Passionate love tends to breed passionate disappointment. Diagnosing the precise onset of the Stones’ creative demise has almost become a parlor game, in which the fun lies in situating it as far back in time as possible. (The legendary British D.J., John Peel, topped everybody by claiming that the best Stones album was their first one, which began with “Route 66,” ended with “Walking the Dog,” and didn’t contain a single original composition.)

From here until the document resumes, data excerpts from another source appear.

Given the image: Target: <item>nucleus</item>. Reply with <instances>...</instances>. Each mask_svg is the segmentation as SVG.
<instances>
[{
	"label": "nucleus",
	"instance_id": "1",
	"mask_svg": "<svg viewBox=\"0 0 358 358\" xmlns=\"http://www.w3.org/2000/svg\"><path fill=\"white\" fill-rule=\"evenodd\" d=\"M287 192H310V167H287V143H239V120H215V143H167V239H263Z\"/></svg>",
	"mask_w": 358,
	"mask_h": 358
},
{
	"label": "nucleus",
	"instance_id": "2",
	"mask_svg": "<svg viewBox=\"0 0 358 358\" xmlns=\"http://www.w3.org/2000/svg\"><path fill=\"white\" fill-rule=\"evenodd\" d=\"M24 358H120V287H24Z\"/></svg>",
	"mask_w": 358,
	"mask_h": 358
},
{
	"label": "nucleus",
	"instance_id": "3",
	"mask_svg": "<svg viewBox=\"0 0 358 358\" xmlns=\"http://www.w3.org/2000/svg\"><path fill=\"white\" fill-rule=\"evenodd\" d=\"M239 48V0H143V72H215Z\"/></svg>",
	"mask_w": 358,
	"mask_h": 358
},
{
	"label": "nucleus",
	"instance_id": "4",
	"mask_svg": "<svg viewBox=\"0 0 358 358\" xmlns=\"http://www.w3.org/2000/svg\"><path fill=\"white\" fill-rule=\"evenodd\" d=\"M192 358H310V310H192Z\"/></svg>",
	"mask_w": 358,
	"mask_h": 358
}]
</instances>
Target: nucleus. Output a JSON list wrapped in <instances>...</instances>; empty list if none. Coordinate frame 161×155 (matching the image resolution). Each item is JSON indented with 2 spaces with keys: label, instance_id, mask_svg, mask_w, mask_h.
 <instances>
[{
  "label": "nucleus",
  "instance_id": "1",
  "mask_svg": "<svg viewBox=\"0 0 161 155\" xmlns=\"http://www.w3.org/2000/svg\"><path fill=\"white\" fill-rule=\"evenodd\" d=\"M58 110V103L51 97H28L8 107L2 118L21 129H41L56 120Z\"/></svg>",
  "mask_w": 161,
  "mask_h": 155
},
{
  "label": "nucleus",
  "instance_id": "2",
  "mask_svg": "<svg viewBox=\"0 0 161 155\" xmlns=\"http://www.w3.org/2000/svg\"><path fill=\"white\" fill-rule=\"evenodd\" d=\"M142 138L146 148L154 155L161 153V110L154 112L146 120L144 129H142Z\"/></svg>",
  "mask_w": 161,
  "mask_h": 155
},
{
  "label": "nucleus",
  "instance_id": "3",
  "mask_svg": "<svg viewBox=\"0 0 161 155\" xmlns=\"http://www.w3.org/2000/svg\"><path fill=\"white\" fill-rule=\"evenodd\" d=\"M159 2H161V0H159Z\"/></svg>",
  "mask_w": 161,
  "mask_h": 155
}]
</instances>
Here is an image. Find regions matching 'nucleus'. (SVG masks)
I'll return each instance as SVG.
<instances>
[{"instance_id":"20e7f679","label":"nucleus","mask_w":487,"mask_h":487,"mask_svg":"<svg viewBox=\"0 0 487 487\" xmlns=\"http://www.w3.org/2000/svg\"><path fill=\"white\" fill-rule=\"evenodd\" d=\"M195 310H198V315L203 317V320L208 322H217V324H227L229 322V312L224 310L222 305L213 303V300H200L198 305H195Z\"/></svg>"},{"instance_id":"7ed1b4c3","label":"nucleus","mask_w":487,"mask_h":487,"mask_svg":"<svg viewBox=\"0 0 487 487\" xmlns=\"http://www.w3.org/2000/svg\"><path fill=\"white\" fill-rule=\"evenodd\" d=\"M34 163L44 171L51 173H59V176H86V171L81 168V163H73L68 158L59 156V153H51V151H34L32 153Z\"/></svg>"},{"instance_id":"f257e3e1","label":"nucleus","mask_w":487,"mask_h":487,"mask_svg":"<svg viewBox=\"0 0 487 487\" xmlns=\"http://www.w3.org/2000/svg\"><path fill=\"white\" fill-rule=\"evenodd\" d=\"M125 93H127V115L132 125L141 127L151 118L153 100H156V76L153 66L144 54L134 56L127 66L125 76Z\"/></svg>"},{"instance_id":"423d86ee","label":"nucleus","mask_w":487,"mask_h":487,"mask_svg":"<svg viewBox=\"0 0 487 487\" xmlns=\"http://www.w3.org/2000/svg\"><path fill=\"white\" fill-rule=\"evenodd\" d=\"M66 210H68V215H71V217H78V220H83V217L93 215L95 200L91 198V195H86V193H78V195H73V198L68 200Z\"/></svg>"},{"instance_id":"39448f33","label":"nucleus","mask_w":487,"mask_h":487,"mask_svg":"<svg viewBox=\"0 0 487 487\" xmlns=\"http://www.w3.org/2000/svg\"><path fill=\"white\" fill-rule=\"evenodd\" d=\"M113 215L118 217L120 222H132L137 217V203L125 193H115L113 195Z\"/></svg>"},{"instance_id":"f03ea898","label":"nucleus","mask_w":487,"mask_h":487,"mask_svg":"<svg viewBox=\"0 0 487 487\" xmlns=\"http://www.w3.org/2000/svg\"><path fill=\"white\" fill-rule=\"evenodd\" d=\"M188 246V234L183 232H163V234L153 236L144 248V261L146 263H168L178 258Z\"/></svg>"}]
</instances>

Most amateur judges lower the gavel somewhere between 1973-1981, which is to say between Goat’s Head Soup and Tattoo You. Hard-line naysayers, stern as Stalinists, dismiss everything after Exile on Main Street (‘72) with a contemptuous wave of the hand, while loyalists follow their heroes to the end of the increasingly bumpy ‘80s, citing albums like Undercover of the Night (’83) and Steel Wheels (’89) as proof that the Stones still had some mojo. Some even go so far as to claim (not without reason) that they’ve put out at least a few good songs in the 20 years or so since.
But if so many itch to specify exactly when the Stones stopped meeting their expectations, that only proves how richly those expectations were met in the first place.